Written instruction 1 » Could you transcribe the passage of the forest mapmaking thread starting with "Ah fudge... I" and going on through "with the shadow...."?

# Mapmaking Discussion & Philosophy (WIP/Critique) > Regional/World Mapping >  The Garnok region of Baldimar

## jfrazierjr

So.. I was messing around today at work during lunch and playing with some filters and effects in GIMP.   What do you guys think of this forests?  I especially like the "smear" on the forest edge near the bottom of the map.   Pay no attention to the horrible tree trunks as I was using a trackball and could not draw straight with it, but I wanted something to get an idea of how it might look.

----------


## torstan

I don't quite see what you mean by the smear you mention. Can you elaborate?

It's looking good. I'd suggest moving the drop shadow to just below the forest rather than a universal all around glow. I'd also suggest darkening the vertical edge of the trees. At the moment the canopy looks like a flat layer on top of the trunks. You need to give it body. You could do this by having the pen texture just on the edges towards the viewer, or by running a darker green brush around the bottom edges.

Nevertheless, good stuff so far.

----------


## jfrazierjr

> I don't quite see what you mean by the smear you mention. Can you elaborate?


  Ah fudge... I screenshoted this instead of exporting at full res from the original file.  It's kind of hard to see at 100%, but if you zoom in more, you should be able to see the smudges near the highest part of the outline and also mid way or so on the bottom edge.   Of course, it's a bit harder to see the one on the bottom with the shadow....





> It's looking good. I'd suggest moving the drop shadow to just below the forest rather than a universal all around glow.


Done




> I'd also suggest darkening the vertical edge of the trees. At the moment the canopy looks like a flat layer on top of the trunks. You need to give it body. You could do this by having the pen texture just on the edges towards the viewer, or by running a darker green brush around the bottom edges.


hmmm.. not sure how what you mean.   This is the first time I have seriously tried anything that "looks" hand drawn and it kind of came about it on accident.   I was actually playing around trying to put my own twist on your Dreeston region map.   I included the xcf file in case you feel like showing me what you mean....

----------


## Ghostman

Nice forest. I'd apply some texture pattern to the canopy if I were you, but it can look fine without one. If you want/don't mind perfectly straight tree trunks, here is a trick that could save you a lot of time and work:

1. Create a small image of vertical stripes (the trunks) that extend from the top of the image to the bottom of it, so that it can work as a tiling pattern. Save it as a GIMP pattern file in the folder where your GIMP is set to look for patterns.

Written instruction 2 » Which lines in the listing below contain the string "large"? Pick out every one, treating uppercase and lowercase as different.

Entries shown »
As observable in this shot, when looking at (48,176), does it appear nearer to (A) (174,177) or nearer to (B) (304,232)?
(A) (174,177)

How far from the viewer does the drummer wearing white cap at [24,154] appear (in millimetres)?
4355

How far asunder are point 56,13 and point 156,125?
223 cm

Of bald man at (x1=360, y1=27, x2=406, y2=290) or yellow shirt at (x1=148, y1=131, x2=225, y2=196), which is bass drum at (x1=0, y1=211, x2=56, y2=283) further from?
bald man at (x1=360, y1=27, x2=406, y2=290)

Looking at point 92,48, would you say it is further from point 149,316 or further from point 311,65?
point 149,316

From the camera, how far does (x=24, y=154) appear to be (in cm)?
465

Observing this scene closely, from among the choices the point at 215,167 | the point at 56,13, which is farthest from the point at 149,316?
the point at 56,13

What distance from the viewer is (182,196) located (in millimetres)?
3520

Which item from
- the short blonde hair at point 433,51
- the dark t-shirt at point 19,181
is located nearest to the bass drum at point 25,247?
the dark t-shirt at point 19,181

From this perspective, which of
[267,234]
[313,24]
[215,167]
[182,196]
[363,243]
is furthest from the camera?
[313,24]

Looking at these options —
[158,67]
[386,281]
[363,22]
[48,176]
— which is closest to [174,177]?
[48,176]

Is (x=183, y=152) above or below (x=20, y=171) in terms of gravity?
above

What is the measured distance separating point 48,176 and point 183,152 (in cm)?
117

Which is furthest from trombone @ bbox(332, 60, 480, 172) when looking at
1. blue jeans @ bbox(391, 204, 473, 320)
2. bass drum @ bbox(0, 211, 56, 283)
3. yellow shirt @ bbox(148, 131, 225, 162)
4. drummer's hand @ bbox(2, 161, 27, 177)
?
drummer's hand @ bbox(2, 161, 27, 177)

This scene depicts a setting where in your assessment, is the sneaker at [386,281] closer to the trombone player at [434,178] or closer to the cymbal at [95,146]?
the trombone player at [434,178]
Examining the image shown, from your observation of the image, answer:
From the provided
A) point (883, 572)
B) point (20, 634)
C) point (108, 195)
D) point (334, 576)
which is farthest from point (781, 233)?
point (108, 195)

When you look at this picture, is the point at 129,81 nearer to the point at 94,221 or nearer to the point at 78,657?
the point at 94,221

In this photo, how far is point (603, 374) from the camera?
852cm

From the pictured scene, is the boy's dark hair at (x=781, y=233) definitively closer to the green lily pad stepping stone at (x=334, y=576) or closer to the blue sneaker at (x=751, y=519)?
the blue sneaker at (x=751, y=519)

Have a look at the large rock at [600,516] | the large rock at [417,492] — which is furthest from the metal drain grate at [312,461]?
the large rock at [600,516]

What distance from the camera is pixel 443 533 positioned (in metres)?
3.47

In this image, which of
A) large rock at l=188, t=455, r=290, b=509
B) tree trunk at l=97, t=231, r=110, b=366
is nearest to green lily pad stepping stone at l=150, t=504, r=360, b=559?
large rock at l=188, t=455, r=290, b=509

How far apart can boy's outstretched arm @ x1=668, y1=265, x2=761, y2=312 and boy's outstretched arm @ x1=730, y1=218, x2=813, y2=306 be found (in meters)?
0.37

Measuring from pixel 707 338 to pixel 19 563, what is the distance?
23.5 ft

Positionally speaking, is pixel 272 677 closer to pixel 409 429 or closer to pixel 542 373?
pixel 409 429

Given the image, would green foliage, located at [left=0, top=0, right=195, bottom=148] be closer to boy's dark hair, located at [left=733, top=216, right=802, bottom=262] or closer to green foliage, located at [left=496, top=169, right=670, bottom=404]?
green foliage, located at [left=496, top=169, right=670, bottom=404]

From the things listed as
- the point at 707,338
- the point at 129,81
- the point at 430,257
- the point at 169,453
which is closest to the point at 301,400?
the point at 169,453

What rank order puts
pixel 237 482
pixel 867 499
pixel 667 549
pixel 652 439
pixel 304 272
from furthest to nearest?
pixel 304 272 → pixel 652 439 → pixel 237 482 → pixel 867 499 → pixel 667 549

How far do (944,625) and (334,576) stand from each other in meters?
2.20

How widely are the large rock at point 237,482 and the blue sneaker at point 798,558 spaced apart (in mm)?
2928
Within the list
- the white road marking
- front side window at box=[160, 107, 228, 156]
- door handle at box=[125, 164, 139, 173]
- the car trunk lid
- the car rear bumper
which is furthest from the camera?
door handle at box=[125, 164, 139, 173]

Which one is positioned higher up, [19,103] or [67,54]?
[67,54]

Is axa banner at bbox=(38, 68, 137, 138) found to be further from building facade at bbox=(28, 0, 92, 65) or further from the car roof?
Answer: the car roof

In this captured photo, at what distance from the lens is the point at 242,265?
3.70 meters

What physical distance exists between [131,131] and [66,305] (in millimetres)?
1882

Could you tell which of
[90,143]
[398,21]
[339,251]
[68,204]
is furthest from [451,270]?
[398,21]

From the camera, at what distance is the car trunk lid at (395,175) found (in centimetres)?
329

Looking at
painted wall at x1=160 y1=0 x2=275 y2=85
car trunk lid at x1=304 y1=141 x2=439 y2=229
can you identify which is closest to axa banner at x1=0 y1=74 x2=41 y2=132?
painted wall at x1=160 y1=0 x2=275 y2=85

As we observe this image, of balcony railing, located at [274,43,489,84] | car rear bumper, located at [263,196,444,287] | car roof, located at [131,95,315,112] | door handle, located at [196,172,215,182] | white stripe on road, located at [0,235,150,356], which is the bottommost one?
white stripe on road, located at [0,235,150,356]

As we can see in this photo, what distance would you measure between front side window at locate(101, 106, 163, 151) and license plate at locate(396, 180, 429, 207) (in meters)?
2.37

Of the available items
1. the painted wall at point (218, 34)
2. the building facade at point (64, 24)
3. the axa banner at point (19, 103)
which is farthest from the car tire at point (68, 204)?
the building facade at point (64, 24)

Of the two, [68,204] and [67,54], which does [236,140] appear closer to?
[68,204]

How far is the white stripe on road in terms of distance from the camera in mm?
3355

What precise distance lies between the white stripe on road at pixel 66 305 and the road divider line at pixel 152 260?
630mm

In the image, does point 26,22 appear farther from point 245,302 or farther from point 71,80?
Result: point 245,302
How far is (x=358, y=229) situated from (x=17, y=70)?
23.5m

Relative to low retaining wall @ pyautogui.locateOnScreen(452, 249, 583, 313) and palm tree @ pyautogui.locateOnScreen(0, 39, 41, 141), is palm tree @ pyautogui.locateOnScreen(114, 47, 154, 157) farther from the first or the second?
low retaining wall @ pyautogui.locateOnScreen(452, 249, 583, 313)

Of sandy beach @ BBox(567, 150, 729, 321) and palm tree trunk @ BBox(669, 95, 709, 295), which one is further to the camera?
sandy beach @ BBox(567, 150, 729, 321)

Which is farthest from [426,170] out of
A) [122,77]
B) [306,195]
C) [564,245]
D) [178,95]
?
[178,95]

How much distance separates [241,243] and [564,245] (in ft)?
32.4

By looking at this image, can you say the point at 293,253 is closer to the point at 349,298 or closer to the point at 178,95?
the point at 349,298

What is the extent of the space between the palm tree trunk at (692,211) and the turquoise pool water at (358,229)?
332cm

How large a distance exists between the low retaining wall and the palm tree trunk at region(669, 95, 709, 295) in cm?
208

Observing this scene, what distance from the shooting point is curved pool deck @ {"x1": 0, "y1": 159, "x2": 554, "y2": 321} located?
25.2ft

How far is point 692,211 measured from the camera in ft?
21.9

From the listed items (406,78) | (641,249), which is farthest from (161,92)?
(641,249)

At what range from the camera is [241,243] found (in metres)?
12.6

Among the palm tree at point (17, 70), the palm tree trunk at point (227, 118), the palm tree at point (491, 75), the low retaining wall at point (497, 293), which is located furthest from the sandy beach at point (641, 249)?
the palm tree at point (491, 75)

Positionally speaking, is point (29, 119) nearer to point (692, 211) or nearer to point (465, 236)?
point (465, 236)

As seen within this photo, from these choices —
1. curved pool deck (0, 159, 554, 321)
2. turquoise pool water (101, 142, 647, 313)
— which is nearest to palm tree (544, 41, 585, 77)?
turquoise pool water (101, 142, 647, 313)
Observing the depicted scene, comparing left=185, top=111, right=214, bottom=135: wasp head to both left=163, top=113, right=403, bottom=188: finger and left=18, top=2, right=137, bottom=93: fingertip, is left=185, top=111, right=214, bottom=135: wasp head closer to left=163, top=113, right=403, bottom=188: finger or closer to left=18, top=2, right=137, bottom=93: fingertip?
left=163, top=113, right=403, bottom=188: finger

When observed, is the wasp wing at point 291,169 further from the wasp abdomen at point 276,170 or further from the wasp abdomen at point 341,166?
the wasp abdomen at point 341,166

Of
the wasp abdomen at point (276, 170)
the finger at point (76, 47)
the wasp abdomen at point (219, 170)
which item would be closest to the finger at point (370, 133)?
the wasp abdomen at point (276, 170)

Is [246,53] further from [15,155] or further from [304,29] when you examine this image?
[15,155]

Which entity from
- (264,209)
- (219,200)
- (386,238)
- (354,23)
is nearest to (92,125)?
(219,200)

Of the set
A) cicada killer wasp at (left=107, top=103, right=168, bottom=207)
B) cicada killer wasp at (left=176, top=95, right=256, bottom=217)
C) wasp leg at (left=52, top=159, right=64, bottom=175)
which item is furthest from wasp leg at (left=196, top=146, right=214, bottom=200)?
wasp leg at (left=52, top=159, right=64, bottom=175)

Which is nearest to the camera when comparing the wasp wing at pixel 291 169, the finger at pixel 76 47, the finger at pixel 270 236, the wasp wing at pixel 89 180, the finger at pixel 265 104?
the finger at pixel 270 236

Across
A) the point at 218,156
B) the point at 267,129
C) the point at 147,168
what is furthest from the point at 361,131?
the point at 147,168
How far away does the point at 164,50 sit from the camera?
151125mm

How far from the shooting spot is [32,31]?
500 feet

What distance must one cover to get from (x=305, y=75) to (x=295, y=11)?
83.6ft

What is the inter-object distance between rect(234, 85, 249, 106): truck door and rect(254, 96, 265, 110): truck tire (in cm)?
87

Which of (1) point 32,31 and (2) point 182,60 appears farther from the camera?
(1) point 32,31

Response 1 »
Ah fudge... I screenshoted this instead of exporting at full res from the original file.  It's kind of hard to see at 100%, but if you zoom in more, you should be able to see the smudges near the highest part of the outline and also mid way or so on the bottom edge.   Of course, it's a bit harder to see the one on the bottom with the shadow....

Response 2 »
Have a look at the large rock at [600,516] | the large rock at [417,492] — which is furthest from the metal drain grate at [312,461]?
the large rock at [600,516]
A) large rock at l=188, t=455, r=290, b=509
large rock at l=188, t=455, r=290, b=509
How widely are the large rock at point 237,482 and the blue sneaker at point 798,558 spaced apart (in mm)?
How large a distance exists between the low retaining wall and the palm tree trunk at region(669, 95, 709, 295) in cm?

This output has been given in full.